Da hatten sich viele Anwender und Entwickler schon gefreut, einen neuen Linuxkernel in Händen halten zu dürfen. Doch kurz vorm Release zieht Linus Torvalds die Notbremse und verkündet, der sei noch nicht reif – und verschiebt den Termin kurzerhand auf “kurz vor Weihnachten”. Als Ersatz gibt’s einen neuen Release Candidate 3.7.rc8.
“Ich wollte das hier eigentlich nicht so weit kommen lassen, aber ich habe noch mal über das 3.7er Release geschlafen, und jetzt fühle ich noch schlechter damit.” schreibt Linus Torvalds in seiner Mail an die “linux-kernel”-Mailingliste. Deshalb habe er sich für einen weiteren Release Candidate entschieden (den achten). Vor allem die Probleme mit Kswapd haben ihn dazu veranlasst, schreibt er.
Das sei zwar nicht schön, aber vielleicht bringe das die Leute endlich mal dazu, ihm ihre Sachen früher zu schicken als bisher, und es nicht mehr auf die letzten Tage ankommen zu lassen, schimpft der offenbar etwas verärgerte Finne. Er werde auch sehr sauer reagieren, sollte ihm jemand Pull-Requests schicken, die sich nicht um wichtige Themen drehen.
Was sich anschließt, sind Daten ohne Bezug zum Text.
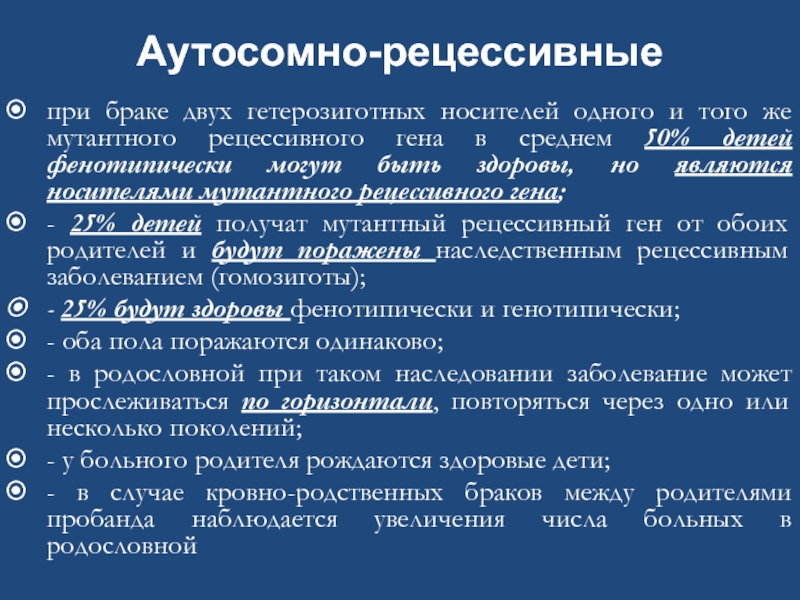 Аутосомно-рецессивные

при браке двух гетерозиготных носителей одного и того же мутантного рецессивного гена в среднем 50% детей фенотипически могут быть здоровы, но являются носителями мутантного рецессивного гена;

- 25% детей получат мутантный рецессивный ген от обоих родителей и будут поражены наследственным рецессивным заболеванием (гомозиготы);

- 25% будут здоровы фенотипически и генотипически;

- оба пола поражаются одинаково;

- в родословной при таком наследовании заболевание может прослеживаться по горизонтали, повторяться через одно или несколько поколений;

- у больного родителя рождаются здоровые дети;

- в случае кровно-родственных браков между родителями пробанда наблюдается увеличения числа больных в родословной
Wer das dennoch tue, den werde er “verfluchen und ignorieren”. Im gewohnt jovialen Dikatorstil fährt er fort:
“Alles was ich sehen will, sind Fixes, die den Leuten wirklich am Herzen liegen.Wenn es nicht wichtig ist, oder Ihr keinen aktuellen Problem Report dazu habt, dann legt es unter den Christbaum und lasst es in die 3.8 einziehen.”